Het hof heeft daarbij in het bijzonder het volgende in aanmerking
genomen:
Ten aanzien van beide verdachten is er een deskundigenrapport
opgemaakt door medewerkers van het Pieter Baan Centrum.
Wat betreft verdachte F.A.W. van V. is het hof tot de slotsom gekomen
dat verdachte ten tijde van het plegen van de feiten lijdende was aan
een zodanige gebrekkige ontwikkeling van zijn geestvermogens, dat de
feiten hem slechts in verminderde mate kunnen worden toegerekend.
Wat betreft verdachte F.P.J. van V. is het hof tot de slotsom gekomen
dat verdachte ten tijde van het plegen van de feiten lijdende was aan
een zodanige gebrekkige ontwikkeling van zijn geestvermogens, dat de
feiten hem slechts in enigszins verminderde mate kunnen worden
toegerekend.
Verder heeft het hof in aanmerking genomen dat verdachten, nadat
F.P.J. van V. onderweg zijn wapen in een open veld had getest, zwaar
bewapend en volgens plan een overvol restaurant (met 391 personen)
zijn binnengegaan, terwijl zij er vanuit konden gaan dat hun latere
slachtoffers zich tussen de bezoekers van het restaurant bevonden.
Toen zij binnenkwamen zijn zij rechtstreeks naar het tafeltje
toegelopen waar hun latere slachtoffers zich bevonden, heeft verdachte
F.P.J. van V. zijn wapen onder zijn jas vandaan gehaald en hebben
beide verdachten, zonder directe aanleiding, het vuur geopend,
verdachte F.P.J. van V. zelfs met een automatisch vuurwapen. Niet
alleen zijn daardoor de beide slachtoffers geraakt, maar bovendien is
grote paniek en angst ontstaan onder de andere aanwezigen in het
restaurant. Verdachte F.P.J. van V. heeft verder niet geschroomd met
zijn wapen een van de slachtoffers, gelukkig tevergeefs, naar de
parkeerplaats te achtervolgen en het andere slachtoffer ten tweede
male te beschieten.
Het directe gevolg van de schietpartij is dat slachtoffer V. is gedood
en slachtoffer A. zwaargewond is geraakt. Daar komt bij dat honderden
andere mensen tijdens de schietpartij een groot risico hebben gelopen
en een uitermate traumatische ervaring hebben ondergaan.

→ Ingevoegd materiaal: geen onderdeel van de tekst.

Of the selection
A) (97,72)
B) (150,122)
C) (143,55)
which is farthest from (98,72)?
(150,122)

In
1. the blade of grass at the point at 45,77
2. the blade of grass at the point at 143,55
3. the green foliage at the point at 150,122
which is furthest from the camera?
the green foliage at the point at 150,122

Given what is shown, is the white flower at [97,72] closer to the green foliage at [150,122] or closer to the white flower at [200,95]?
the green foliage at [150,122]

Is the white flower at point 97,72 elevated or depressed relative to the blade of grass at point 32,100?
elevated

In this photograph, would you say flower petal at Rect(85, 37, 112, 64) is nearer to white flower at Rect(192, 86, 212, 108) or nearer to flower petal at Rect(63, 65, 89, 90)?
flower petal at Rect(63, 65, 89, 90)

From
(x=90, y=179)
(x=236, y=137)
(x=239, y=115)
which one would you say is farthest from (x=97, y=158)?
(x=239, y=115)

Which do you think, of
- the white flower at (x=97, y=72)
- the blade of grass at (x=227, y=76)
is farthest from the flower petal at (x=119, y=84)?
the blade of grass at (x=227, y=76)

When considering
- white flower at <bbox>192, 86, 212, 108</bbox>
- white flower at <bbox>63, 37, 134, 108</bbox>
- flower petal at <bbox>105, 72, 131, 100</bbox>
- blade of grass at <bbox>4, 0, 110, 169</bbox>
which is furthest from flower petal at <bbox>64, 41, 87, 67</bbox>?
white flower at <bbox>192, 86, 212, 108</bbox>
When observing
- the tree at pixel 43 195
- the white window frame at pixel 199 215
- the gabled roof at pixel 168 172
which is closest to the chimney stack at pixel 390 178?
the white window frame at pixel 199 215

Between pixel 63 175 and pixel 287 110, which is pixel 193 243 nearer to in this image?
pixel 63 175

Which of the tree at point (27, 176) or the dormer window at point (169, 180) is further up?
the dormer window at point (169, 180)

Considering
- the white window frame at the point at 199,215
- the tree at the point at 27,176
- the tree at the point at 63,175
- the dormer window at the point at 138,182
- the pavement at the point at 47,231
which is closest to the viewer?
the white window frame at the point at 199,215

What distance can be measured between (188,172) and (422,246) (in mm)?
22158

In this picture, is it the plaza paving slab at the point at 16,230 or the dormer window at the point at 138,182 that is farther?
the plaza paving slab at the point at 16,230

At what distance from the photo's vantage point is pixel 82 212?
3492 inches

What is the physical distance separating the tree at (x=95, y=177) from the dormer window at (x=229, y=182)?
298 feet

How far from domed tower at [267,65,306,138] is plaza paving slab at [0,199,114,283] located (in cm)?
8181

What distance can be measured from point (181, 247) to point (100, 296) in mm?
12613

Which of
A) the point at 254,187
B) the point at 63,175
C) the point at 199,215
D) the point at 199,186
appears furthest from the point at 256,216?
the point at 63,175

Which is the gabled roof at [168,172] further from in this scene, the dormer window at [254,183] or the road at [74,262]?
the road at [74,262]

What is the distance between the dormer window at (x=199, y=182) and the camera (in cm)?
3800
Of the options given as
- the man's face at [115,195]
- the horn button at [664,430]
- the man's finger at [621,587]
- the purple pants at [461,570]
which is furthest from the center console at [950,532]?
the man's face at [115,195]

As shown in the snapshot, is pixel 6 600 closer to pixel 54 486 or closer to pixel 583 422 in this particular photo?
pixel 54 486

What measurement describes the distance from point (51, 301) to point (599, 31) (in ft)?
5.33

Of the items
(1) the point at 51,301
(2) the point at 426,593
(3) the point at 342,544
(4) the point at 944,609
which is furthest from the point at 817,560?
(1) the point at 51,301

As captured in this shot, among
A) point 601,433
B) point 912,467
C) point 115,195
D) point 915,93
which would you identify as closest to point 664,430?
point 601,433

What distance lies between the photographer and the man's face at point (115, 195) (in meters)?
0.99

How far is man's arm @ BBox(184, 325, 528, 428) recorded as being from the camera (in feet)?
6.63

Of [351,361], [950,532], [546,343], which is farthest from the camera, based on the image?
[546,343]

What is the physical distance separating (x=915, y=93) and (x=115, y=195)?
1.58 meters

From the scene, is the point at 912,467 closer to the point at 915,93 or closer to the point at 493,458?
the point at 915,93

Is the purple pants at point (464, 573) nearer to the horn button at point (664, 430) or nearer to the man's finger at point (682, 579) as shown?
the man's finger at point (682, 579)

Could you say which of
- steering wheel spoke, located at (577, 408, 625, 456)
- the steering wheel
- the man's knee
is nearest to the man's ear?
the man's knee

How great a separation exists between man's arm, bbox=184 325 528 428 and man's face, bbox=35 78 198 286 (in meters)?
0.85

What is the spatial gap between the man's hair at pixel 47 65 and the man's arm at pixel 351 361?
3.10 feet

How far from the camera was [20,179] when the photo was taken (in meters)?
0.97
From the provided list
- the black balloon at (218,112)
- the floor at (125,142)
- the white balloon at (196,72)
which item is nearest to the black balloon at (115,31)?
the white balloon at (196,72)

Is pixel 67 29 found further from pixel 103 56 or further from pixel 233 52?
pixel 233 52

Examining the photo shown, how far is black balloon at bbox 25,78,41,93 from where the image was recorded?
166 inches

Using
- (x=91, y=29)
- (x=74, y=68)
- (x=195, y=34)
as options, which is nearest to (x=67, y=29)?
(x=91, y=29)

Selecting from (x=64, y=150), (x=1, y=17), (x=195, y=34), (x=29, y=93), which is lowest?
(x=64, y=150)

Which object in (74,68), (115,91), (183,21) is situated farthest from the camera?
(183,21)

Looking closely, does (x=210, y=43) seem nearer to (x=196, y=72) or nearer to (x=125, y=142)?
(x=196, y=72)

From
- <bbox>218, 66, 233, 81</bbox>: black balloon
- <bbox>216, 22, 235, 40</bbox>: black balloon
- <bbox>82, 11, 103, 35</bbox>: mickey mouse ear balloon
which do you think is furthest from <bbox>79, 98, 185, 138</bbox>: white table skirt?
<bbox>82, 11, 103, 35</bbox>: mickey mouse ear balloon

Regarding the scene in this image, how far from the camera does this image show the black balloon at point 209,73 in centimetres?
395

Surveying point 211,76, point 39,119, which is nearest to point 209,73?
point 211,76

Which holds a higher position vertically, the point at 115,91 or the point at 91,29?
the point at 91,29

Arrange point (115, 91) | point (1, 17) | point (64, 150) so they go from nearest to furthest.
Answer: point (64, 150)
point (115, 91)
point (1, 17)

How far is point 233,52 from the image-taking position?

Tenslotte overweegt het hof nog dat de indruk bestaat dat verdachte en
zijn vader in het kader van het onderzoek geen volledige openheid van
zaken hebben gegeven omtrent hetgeen de aanleiding is geweest voor een
hervatting van het contact tussen verdachte F.A.W. van V. en
slachtoffer V. In het bijzonder acht het hof de lezing van verdachte
F.A.W. van V. omtrent de eerste ontmoeting tussen hem en slachtoffer
V. waarbij een afspraak voor verdachte F.P.J. van V. is gemaakt weinig
aannemelijk.
Dit brengt mee dat het hof de versie van de gebeurtenissen van beide
verdachten waarin zij zich in zekere mate als slachtoffers van
afpersing presenteren met behoedzaamheid beschouwt.
In de hierboven vermelde feiten en omstandigheden ziet het hof in
beide zaken aanleiding tot het opleggen van een onvoorwaardelijke
gevangenisstraf van lange duur. Het hof heeft bij het bepalen van die
duur er rekening mee gehouden dat het initiatief tot de schietpartij
op 9 augustus 1999 in belangrijke mate genomen is door verdachte
F.P.J. van V.
Ga naar betreffende uitspraak met nummer: AE5553
(Zie het originele bericht)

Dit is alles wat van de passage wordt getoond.